The problem with plating in photography in mind is that with photography, I am controlling the angle, lighting, etc in a single point of time. The tips you give are for live, dynamic presentation. If I used your tips first, it will look good live AND in still photos. A real "aha moment" tonight.
After all the cooking , it's just as important how you plate your efforts . This lesson introduced me to a method and the science behind it . Never thought about it before . Thanks for igniting the next frontier I need to master.
Do you know how hard it is to get this kind of information? I've been searching for a long long time.
So last night I made the same few things I have made countless times. But this time I plated then according to your lesson.
Husband walks down stairs for dinner, plate is on the table and I'm in the kitchen finishing up. I hear this "Wow, that looks really good!" coming from the dinning room.
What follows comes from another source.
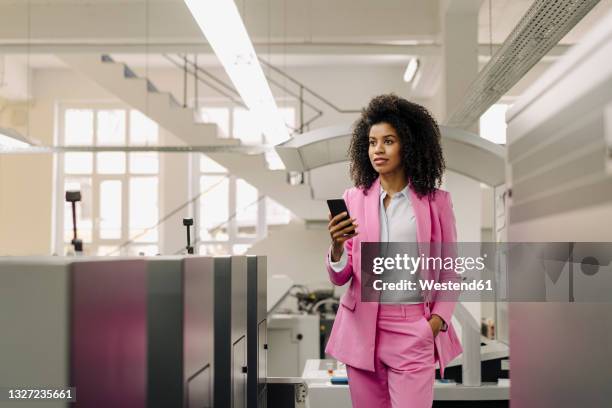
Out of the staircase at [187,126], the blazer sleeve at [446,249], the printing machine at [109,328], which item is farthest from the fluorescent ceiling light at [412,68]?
the printing machine at [109,328]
Say what? Is that my husband?
I never heard him say that before about anything I have cooked especially with such enthusiasm.
Then remembered I used this lesson to plate. Ha!
Ironing Board Chef, here I come!
There are several stores that sell quality white plates in Vancouver - Ming Wo, The Bay, Puddifoot, Cookworks, William n' Sonoma, Market Kichen Store (Granville Island)...just to name a few. Hope this helps. Cheers!